[PROBLEM DESCRIPTION] Please repeat each of the records that follow, exactly as written.

RECORDS SHOWN below:

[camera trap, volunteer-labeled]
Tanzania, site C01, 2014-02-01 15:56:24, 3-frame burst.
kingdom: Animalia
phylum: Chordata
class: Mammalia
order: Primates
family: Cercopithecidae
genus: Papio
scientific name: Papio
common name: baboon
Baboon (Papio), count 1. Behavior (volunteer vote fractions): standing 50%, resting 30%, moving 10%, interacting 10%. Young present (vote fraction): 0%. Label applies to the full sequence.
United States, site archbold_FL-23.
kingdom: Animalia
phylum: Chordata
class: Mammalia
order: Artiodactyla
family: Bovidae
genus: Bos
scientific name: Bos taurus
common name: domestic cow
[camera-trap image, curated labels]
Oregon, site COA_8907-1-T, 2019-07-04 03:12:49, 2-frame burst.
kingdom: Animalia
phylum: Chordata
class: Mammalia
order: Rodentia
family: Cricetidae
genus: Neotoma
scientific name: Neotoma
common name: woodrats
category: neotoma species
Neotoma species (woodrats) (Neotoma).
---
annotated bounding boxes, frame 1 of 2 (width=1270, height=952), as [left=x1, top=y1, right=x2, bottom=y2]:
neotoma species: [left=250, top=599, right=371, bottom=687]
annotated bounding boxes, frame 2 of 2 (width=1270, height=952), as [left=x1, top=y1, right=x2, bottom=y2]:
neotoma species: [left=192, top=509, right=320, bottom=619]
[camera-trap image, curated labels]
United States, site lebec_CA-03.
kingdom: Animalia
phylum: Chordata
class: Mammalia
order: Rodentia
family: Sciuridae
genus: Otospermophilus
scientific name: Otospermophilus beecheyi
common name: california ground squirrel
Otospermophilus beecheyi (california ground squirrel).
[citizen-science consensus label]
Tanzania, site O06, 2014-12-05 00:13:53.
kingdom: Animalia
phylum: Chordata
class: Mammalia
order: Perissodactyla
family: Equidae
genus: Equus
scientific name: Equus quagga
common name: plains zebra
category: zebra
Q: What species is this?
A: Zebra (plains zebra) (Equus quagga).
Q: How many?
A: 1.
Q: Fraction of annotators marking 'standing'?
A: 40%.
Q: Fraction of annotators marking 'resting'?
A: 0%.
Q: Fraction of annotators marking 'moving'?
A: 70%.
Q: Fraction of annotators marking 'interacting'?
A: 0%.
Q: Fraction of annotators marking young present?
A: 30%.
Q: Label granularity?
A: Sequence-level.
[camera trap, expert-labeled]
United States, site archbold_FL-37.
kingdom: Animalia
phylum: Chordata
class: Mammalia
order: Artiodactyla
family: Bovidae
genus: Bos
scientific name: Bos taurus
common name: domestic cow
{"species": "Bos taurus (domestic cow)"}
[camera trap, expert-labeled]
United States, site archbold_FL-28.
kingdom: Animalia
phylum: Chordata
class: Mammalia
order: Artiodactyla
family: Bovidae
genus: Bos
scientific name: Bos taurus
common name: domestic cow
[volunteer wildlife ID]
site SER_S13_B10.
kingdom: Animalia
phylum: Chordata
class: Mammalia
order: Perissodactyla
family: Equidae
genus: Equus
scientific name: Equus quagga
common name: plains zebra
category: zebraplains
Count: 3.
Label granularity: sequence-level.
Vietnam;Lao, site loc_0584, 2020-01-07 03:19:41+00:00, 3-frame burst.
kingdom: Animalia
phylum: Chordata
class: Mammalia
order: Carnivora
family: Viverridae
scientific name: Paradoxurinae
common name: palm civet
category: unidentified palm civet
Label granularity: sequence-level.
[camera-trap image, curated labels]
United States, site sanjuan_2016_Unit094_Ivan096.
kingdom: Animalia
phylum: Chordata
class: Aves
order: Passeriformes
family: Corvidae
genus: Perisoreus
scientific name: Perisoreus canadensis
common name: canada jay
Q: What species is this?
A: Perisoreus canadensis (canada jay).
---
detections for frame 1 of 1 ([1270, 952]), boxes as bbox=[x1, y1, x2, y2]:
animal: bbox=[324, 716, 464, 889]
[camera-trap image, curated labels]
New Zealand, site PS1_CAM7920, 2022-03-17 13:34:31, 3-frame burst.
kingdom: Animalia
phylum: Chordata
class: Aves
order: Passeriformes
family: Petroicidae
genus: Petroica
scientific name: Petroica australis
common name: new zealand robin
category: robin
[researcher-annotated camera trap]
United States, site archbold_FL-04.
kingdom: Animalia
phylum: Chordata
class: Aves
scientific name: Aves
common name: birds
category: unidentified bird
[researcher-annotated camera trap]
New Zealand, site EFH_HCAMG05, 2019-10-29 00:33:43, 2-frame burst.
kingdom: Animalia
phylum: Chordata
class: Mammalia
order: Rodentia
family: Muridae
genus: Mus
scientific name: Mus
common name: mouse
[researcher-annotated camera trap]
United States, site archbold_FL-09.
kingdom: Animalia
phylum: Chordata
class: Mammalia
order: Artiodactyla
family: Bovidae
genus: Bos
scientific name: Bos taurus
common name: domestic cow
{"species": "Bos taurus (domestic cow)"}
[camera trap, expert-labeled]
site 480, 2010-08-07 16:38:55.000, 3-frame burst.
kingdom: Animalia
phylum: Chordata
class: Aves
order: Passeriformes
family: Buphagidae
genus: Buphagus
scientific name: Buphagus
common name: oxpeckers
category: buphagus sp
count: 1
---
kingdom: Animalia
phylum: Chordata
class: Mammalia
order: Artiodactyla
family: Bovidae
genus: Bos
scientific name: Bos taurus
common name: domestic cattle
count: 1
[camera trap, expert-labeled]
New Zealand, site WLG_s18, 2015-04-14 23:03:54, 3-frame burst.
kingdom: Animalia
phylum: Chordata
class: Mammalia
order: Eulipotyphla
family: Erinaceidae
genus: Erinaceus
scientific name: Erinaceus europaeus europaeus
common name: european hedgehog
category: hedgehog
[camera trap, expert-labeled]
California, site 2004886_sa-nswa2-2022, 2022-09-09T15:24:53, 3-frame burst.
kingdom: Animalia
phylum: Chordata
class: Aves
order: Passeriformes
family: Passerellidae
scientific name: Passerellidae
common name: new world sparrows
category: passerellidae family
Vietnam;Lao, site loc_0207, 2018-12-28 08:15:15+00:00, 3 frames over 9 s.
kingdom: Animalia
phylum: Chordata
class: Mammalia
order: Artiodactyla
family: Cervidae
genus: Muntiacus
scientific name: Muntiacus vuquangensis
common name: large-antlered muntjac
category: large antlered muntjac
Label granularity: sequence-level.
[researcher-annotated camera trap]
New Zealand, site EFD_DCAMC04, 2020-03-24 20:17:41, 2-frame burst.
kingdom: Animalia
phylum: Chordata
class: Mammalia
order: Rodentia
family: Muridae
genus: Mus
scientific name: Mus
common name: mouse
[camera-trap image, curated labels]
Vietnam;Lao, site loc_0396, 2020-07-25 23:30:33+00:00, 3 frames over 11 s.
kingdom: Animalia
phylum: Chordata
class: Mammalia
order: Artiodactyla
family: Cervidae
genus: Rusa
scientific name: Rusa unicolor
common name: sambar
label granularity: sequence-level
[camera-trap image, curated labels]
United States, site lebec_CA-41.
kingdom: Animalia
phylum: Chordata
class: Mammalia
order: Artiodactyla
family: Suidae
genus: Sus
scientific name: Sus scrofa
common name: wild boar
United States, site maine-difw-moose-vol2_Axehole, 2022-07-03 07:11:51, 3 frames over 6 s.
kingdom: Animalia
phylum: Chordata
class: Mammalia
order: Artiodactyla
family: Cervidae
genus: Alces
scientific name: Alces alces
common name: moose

End of RECORDS SHOWN.

[EXERCISE RESPONSE]
[camera trap, volunteer-labeled]
Tanzania, site C01, 2014-02-01 15:56:24, 3-frame burst.
kingdom: Animalia
phylum: Chordata
class: Mammalia
order: Primates
family: Cercopithecidae
genus: Papio
scientific name: Papio
common name: baboon
Baboon (Papio), count 1. Behavior (volunteer vote fractions): standing 50%, resting 30%, moving 10%, interacting 10%. Young present (vote fraction): 0%. Label applies to the full sequence.
United States, site archbold_FL-23.
kingdom: Animalia
phylum: Chordata
class: Mammalia
order: Artiodactyla
family: Bovidae
genus: Bos
scientific name: Bos taurus
common name: domestic cow
[camera-trap image, curated labels]
Oregon, site COA_8907-1-T, 2019-07-04 03:12:49, 2-frame burst.
kingdom: Animalia
phylum: Chordata
class: Mammalia
order: Rodentia
family: Cricetidae
genus: Neotoma
scientific name: Neotoma
common name: woodrats
category: neotoma species
Neotoma species (woodrats) (Neotoma).
---
annotated bounding boxes, frame 1 of 2 (width=1270, height=952), as [left=x1, top=y1, right=x2, bottom=y2]:
neotoma species: [left=250, top=599, right=371, bottom=687]
annotated bounding boxes, frame 2 of 2 (width=1270, height=952), as [left=x1, top=y1, right=x2, bottom=y2]:
neotoma species: [left=192, top=509, right=320, bottom=619]
[camera-trap image, curated labels]
United States, site lebec_CA-03.
kingdom: Animalia
phylum: Chordata
class: Mammalia
order: Rodentia
family: Sciuridae
genus: Otospermophilus
scientific name: Otospermophilus beecheyi
common name: california ground squirrel
Otospermophilus beecheyi (california ground squirrel).
[citizen-science consensus label]
Tanzania, site O06, 2014-12-05 00:13:53.
kingdom: Animalia
phylum: Chordata
class: Mammalia
order: Perissodactyla
family: Equidae
genus: Equus
scientific name: Equus quagga
common name: plains zebra
category: zebra
Q: What species is this?
A: Zebra (plains zebra) (Equus quagga).
Q: How many?
A: 1.
Q: Fraction of annotators marking 'standing'?
A: 40%.
Q: Fraction of annotators marking 'resting'?
A: 0%.
Q: Fraction of annotators marking 'moving'?
A: 70%.
Q: Fraction of annotators marking 'interacting'?
A: 0%.
Q: Fraction of annotators marking young present?
A: 30%.
Q: Label granularity?
A: Sequence-level.
[camera trap, expert-labeled]
United States, site archbold_FL-37.
kingdom: Animalia
phylum: Chordata
class: Mammalia
order: Artiodactyla
family: Bovidae
genus: Bos
scientific name: Bos taurus
common name: domestic cow
{"species": "Bos taurus (domestic cow)"}
[camera trap, expert-labeled]
United States, site archbold_FL-28.
kingdom: Animalia
phylum: Chordata
class: Mammalia
order: Artiodactyla
family: Bovidae
genus: Bos
scientific name: Bos taurus
common name: domestic cow
[volunteer wildlife ID]
site SER_S13_B10.
kingdom: Animalia
phylum: Chordata
class: Mammalia
order: Perissodactyla
family: Equidae
genus: Equus
scientific name: Equus quagga
common name: plains zebra
category: zebraplains
Count: 3.
Label granularity: sequence-level.
Vietnam;Lao, site loc_0584, 2020-01-07 03:19:41+00:00, 3-frame burst.
kingdom: Animalia
phylum: Chordata
class: Mammalia
order: Carnivora
family: Viverridae
scientific name: Paradoxurinae
common name: palm civet
category: unidentified palm civet
Label granularity: sequence-level.
[camera-trap image, curated labels]
United States, site sanjuan_2016_Unit094_Ivan096.
kingdom: Animalia
phylum: Chordata
class: Aves
order: Passeriformes
family: Corvidae
genus: Perisoreus
scientific name: Perisoreus canadensis
common name: canada jay
Q: What species is this?
A: Perisoreus canadensis (canada jay).
---
detections for frame 1 of 1 ([1270, 952]), boxes as bbox=[x1, y1, x2, y2]:
animal: bbox=[324, 716, 464, 889]
[camera-trap image, curated labels]
New Zealand, site PS1_CAM7920, 2022-03-17 13:34:31, 3-frame burst.
kingdom: Animalia
phylum: Chordata
class: Aves
order: Passeriformes
family: Petroicidae
genus: Petroica
scientific name: Petroica australis
common name: new zealand robin
category: robin
[researcher-annotated camera trap]
United States, site archbold_FL-04.
kingdom: Animalia
phylum: Chordata
class: Aves
scientific name: Aves
common name: birds
category: unidentified bird
[researcher-annotated camera trap]
New Zealand, site EFH_HCAMG05, 2019-10-29 00:33:43, 2-frame burst.
kingdom: Animalia
phylum: Chordata
class: Mammalia
order: Rodentia
family: Muridae
genus: Mus
scientific name: Mus
common name: mouse
[researcher-annotated camera trap]
United States, site archbold_FL-09.
kingdom: Animalia
phylum: Chordata
class: Mammalia
order: Artiodactyla
family: Bovidae
genus: Bos
scientific name: Bos taurus
common name: domestic cow
{"species": "Bos taurus (domestic cow)"}
[camera trap, expert-labeled]
site 480, 2010-08-07 16:38:55.000, 3-frame burst.
kingdom: Animalia
phylum: Chordata
class: Aves
order: Passeriformes
family: Buphagidae
genus: Buphagus
scientific name: Buphagus
common name: oxpeckers
category: buphagus sp
count: 1
---
kingdom: Animalia
phylum: Chordata
class: Mammalia
order: Artiodactyla
family: Bovidae
genus: Bos
scientific name: Bos taurus
common name: domestic cattle
count: 1
[camera trap, expert-labeled]
New Zealand, site WLG_s18, 2015-04-14 23:03:54, 3-frame burst.
kingdom: Animalia
phylum: Chordata
class: Mammalia
order: Eulipotyphla
family: Erinaceidae
genus: Erinaceus
scientific name: Erinaceus europaeus europaeus
common name: european hedgehog
category: hedgehog
[camera trap, expert-labeled]
California, site 2004886_sa-nswa2-2022, 2022-09-09T15:24:53, 3-frame burst.
kingdom: Animalia
phylum: Chordata
class: Aves
order: Passeriformes
family: Passerellidae
scientific name: Passerellidae
common name: new world sparrows
category: passerellidae family
Vietnam;Lao, site loc_0207, 2018-12-28 08:15:15+00:00, 3 frames over 9 s.
kingdom: Animalia
phylum: Chordata
class: Mammalia
order: Artiodactyla
family: Cervidae
genus: Muntiacus
scientific name: Muntiacus vuquangensis
common name: large-antlered muntjac
category: large antlered muntjac
Label granularity: sequence-level.
[researcher-annotated camera trap]
New Zealand, site EFD_DCAMC04, 2020-03-24 20:17:41, 2-frame burst.
kingdom: Animalia
phylum: Chordata
class: Mammalia
order: Rodentia
family: Muridae
genus: Mus
scientific name: Mus
common name: mouse
[camera-trap image, curated labels]
Vietnam;Lao, site loc_0396, 2020-07-25 23:30:33+00:00, 3 frames over 11 s.
kingdom: Animalia
phylum: Chordata
class: Mammalia
order: Artiodactyla
family: Cervidae
genus: Rusa
scientific name: Rusa unicolor
common name: sambar
label granularity: sequence-level
[camera-trap image, curated labels]
United States, site lebec_CA-41.
kingdom: Animalia
phylum: Chordata
class: Mammalia
order: Artiodactyla
family: Suidae
genus: Sus
scientific name: Sus scrofa
common name: wild boar
United States, site maine-difw-moose-vol2_Axehole, 2022-07-03 07:11:51, 3 frames over 6 s.
kingdom: Animalia
phylum: Chordata
class: Mammalia
order: Artiodactyla
family: Cervidae
genus: Alces
scientific name: Alces alces
common name: moose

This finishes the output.